> [Supplied text]
When you have a data warehouse measured in petabytes, optimizing query performance is essential.

That is what led Facebook to create Presto, a distributed SQL query engine optimized for running ad-hoc interactive analytics queries against data sources ranging in size from gigabytes to petabytes. In late 2013, Facebook released Presto to the open source community under the Apache 2.0 license.

Presto allows you to query data where it lives, whether it’s in Hive, Cassandra, Kafka, relational databases or even a proprietary data store. A single Presto query can combine data from multiple sources and provide responses in times ranging from sub-second to minutes.

Presto supports standard ANSI SQL, including complex queries, aggregations, joins and window functions. The engine was designed with a simple storage abstraction that makes it easy to provide SQL query capability against HDFS, other well-known data stores like HBase and even custom systems like the Facebook News Feed backend. Connectors provide interfaces for fetching metadata, getting data locations and accessing the data itself.

Why Netflix moved to Presto

Presto was rapidly adopted by companies like Netflix, Airbnb and Dropbox. Netflix, for instance, uses Presto to allow users from different organizations to query diverse data sets across expansive data ranges in its 10 petabyte data warehouse on Amazon S3. Facebook uses it internally to query its 300+ petabyte data warehouse.

Startup Argyle Data, which specializes in fraud detection and fraud analytics, particularly in the mobile networks space, is another example. Argyle uses deep packet inspection and machine learning to monitor live traffic from its customers, on the order of tens of millions of packets per second says Arshak Navruzyan, vice president of Product Management at Argyle. Apache Accumulo, an open source distributed key/value store created by the NSA, is used to store the raw data, while Presto is used to query it.

“The level of SQL functionality that’s implemented in Presto I think is unprecedented in the Hadoop world,” Navruzyan says. “They decoupled the distributed SQL query engine from the underlying data store. This was a really great design decision.”

He notes that with a small design team, Argyle was able to integrate Presto with Accumulo in a matter of weeks.

“That says something about the openness and modularity of this architecture,” he says.

But while Presto queries are fast, Facebook knew it could get more performance out of the engine.

“We are always pushing the envelope in terms of scale and performance,” writes Dain Sundstrom, a Facebook software engineer and creator of Presto. “We have a large number of internal users at Facebook who use Presto on a continuous basis for data analysis. Improving query performance directly improves their productivity, so we thought through ways to make Presto even faster. We ended up focusing on a few elements that could help deliver optimal performance in the Presto query engine.”

Those few elements were columnar reads, predicate pushdown and lazy reads.

> [Material supplied]

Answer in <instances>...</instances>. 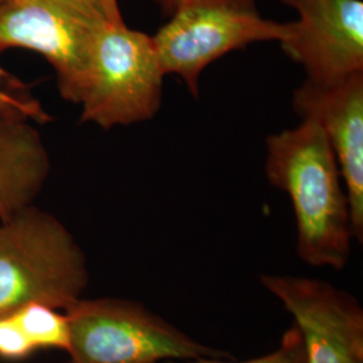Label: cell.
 Segmentation results:
<instances>
[{
  "instance_id": "4fadbf2b",
  "label": "cell",
  "mask_w": 363,
  "mask_h": 363,
  "mask_svg": "<svg viewBox=\"0 0 363 363\" xmlns=\"http://www.w3.org/2000/svg\"><path fill=\"white\" fill-rule=\"evenodd\" d=\"M34 352L37 350L13 315L0 316V359L18 362Z\"/></svg>"
},
{
  "instance_id": "8fae6325",
  "label": "cell",
  "mask_w": 363,
  "mask_h": 363,
  "mask_svg": "<svg viewBox=\"0 0 363 363\" xmlns=\"http://www.w3.org/2000/svg\"><path fill=\"white\" fill-rule=\"evenodd\" d=\"M11 315L35 350H69L70 331L66 313L43 303H28Z\"/></svg>"
},
{
  "instance_id": "6da1fadb",
  "label": "cell",
  "mask_w": 363,
  "mask_h": 363,
  "mask_svg": "<svg viewBox=\"0 0 363 363\" xmlns=\"http://www.w3.org/2000/svg\"><path fill=\"white\" fill-rule=\"evenodd\" d=\"M265 172L291 199L298 257L315 268H346L354 238L349 196L322 127L301 118L298 127L269 135Z\"/></svg>"
},
{
  "instance_id": "2e32d148",
  "label": "cell",
  "mask_w": 363,
  "mask_h": 363,
  "mask_svg": "<svg viewBox=\"0 0 363 363\" xmlns=\"http://www.w3.org/2000/svg\"><path fill=\"white\" fill-rule=\"evenodd\" d=\"M190 1H193V0H157V3H159V6L162 7L163 13H166V15H169V16L171 13H174L177 9H179L181 6L186 4V3H190Z\"/></svg>"
},
{
  "instance_id": "e0dca14e",
  "label": "cell",
  "mask_w": 363,
  "mask_h": 363,
  "mask_svg": "<svg viewBox=\"0 0 363 363\" xmlns=\"http://www.w3.org/2000/svg\"><path fill=\"white\" fill-rule=\"evenodd\" d=\"M15 86H21L19 82L13 81V78L0 66V91H13Z\"/></svg>"
},
{
  "instance_id": "3957f363",
  "label": "cell",
  "mask_w": 363,
  "mask_h": 363,
  "mask_svg": "<svg viewBox=\"0 0 363 363\" xmlns=\"http://www.w3.org/2000/svg\"><path fill=\"white\" fill-rule=\"evenodd\" d=\"M67 363H160L199 358L232 359L195 340L143 303L125 298H79L65 311Z\"/></svg>"
},
{
  "instance_id": "30bf717a",
  "label": "cell",
  "mask_w": 363,
  "mask_h": 363,
  "mask_svg": "<svg viewBox=\"0 0 363 363\" xmlns=\"http://www.w3.org/2000/svg\"><path fill=\"white\" fill-rule=\"evenodd\" d=\"M33 123L16 118L0 124V218L31 206L49 177V154Z\"/></svg>"
},
{
  "instance_id": "277c9868",
  "label": "cell",
  "mask_w": 363,
  "mask_h": 363,
  "mask_svg": "<svg viewBox=\"0 0 363 363\" xmlns=\"http://www.w3.org/2000/svg\"><path fill=\"white\" fill-rule=\"evenodd\" d=\"M164 76L151 35L106 22L91 48L79 123L112 130L154 118Z\"/></svg>"
},
{
  "instance_id": "9a60e30c",
  "label": "cell",
  "mask_w": 363,
  "mask_h": 363,
  "mask_svg": "<svg viewBox=\"0 0 363 363\" xmlns=\"http://www.w3.org/2000/svg\"><path fill=\"white\" fill-rule=\"evenodd\" d=\"M100 3H101L105 15L111 23H115V25L124 23L123 15H121L120 7H118V0H100Z\"/></svg>"
},
{
  "instance_id": "52a82bcc",
  "label": "cell",
  "mask_w": 363,
  "mask_h": 363,
  "mask_svg": "<svg viewBox=\"0 0 363 363\" xmlns=\"http://www.w3.org/2000/svg\"><path fill=\"white\" fill-rule=\"evenodd\" d=\"M304 337L307 363H363V308L331 283L291 274H261Z\"/></svg>"
},
{
  "instance_id": "ba28073f",
  "label": "cell",
  "mask_w": 363,
  "mask_h": 363,
  "mask_svg": "<svg viewBox=\"0 0 363 363\" xmlns=\"http://www.w3.org/2000/svg\"><path fill=\"white\" fill-rule=\"evenodd\" d=\"M298 15L281 50L306 78L333 82L363 72L362 0H280Z\"/></svg>"
},
{
  "instance_id": "5b68a950",
  "label": "cell",
  "mask_w": 363,
  "mask_h": 363,
  "mask_svg": "<svg viewBox=\"0 0 363 363\" xmlns=\"http://www.w3.org/2000/svg\"><path fill=\"white\" fill-rule=\"evenodd\" d=\"M289 23L262 18L256 0H193L152 35L164 74H177L195 99L203 70L252 43L283 42Z\"/></svg>"
},
{
  "instance_id": "7c38bea8",
  "label": "cell",
  "mask_w": 363,
  "mask_h": 363,
  "mask_svg": "<svg viewBox=\"0 0 363 363\" xmlns=\"http://www.w3.org/2000/svg\"><path fill=\"white\" fill-rule=\"evenodd\" d=\"M160 363H307L304 337L298 325H294L281 337L279 347L272 352L245 362L222 361L220 358H199L193 361H164Z\"/></svg>"
},
{
  "instance_id": "8992f818",
  "label": "cell",
  "mask_w": 363,
  "mask_h": 363,
  "mask_svg": "<svg viewBox=\"0 0 363 363\" xmlns=\"http://www.w3.org/2000/svg\"><path fill=\"white\" fill-rule=\"evenodd\" d=\"M108 21L100 0H0V52L45 57L61 96L79 104L94 39Z\"/></svg>"
},
{
  "instance_id": "9c48e42d",
  "label": "cell",
  "mask_w": 363,
  "mask_h": 363,
  "mask_svg": "<svg viewBox=\"0 0 363 363\" xmlns=\"http://www.w3.org/2000/svg\"><path fill=\"white\" fill-rule=\"evenodd\" d=\"M292 108L325 132L349 196L352 235L362 244L363 72L333 82L306 78L292 94Z\"/></svg>"
},
{
  "instance_id": "5bb4252c",
  "label": "cell",
  "mask_w": 363,
  "mask_h": 363,
  "mask_svg": "<svg viewBox=\"0 0 363 363\" xmlns=\"http://www.w3.org/2000/svg\"><path fill=\"white\" fill-rule=\"evenodd\" d=\"M16 118H28L40 124L52 120L37 100L19 91H0V124Z\"/></svg>"
},
{
  "instance_id": "7a4b0ae2",
  "label": "cell",
  "mask_w": 363,
  "mask_h": 363,
  "mask_svg": "<svg viewBox=\"0 0 363 363\" xmlns=\"http://www.w3.org/2000/svg\"><path fill=\"white\" fill-rule=\"evenodd\" d=\"M88 281L85 255L61 220L33 206L0 218V316L28 303L66 311Z\"/></svg>"
}]
</instances>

> [Direction] Please pick up the Presto article after its last sentence and carry it on.

> [Output for this exercise]
Presto is a columnar query engine. For optimal performance, the reader should provide columns directly to Presto. But Presto’s original Hive-based Optimized Row Columnar (ORC) file format reader provides data in row form, which Presto has to reorganize into columns.

Additionally, in ORC, the minimum and maximum value of each column is recorded per file, per stripe (about 1 million rows) and every 10,000 rows. For optimal performance the reader should skip segments that couldn’t match the query predicate. When that doesn’t work — for instance, if the data has a large number of distinct values and is well shuffled — the reader should employ lazy reads, in which it inspects the columns needed to evaluate the query filter and only reads other columns for segments that match the filter.

Building from the ground up

To answer these needs, Facebook initially worked on Hive 13, a vectorized ORC reader that provides columns instead of rows and can filter segments. Ultimately, though, Facebook engineers decided they needed to write a new ORC reader for Presto from the ground up.

“The decision to write a new ORC reader for Presto was not an easy one,” Sundstrom says. “We spent a lot of time working with the Hive 13 vectorized reader and saw very good performance, but the code was not very mature. The vectorised reader did not support structs, maps or lists, and neither the row-oriented nor the column-oriented readers supported lazy reads. Additionally, at Facebook we use a fork of ORC named DWRF. The DWRF reader didn’t support columnar reads or predicate pushdown, but it did support lazy reads. To get the speed we were looking for, we needed all three features, and by writing a new reader, we were able to create interfaces that work seamlessly with Presto.”

The new Presto ORC reader supports both ORC and DWRF, exposes a columnar interface and supports predicate pushdown and lazy reads.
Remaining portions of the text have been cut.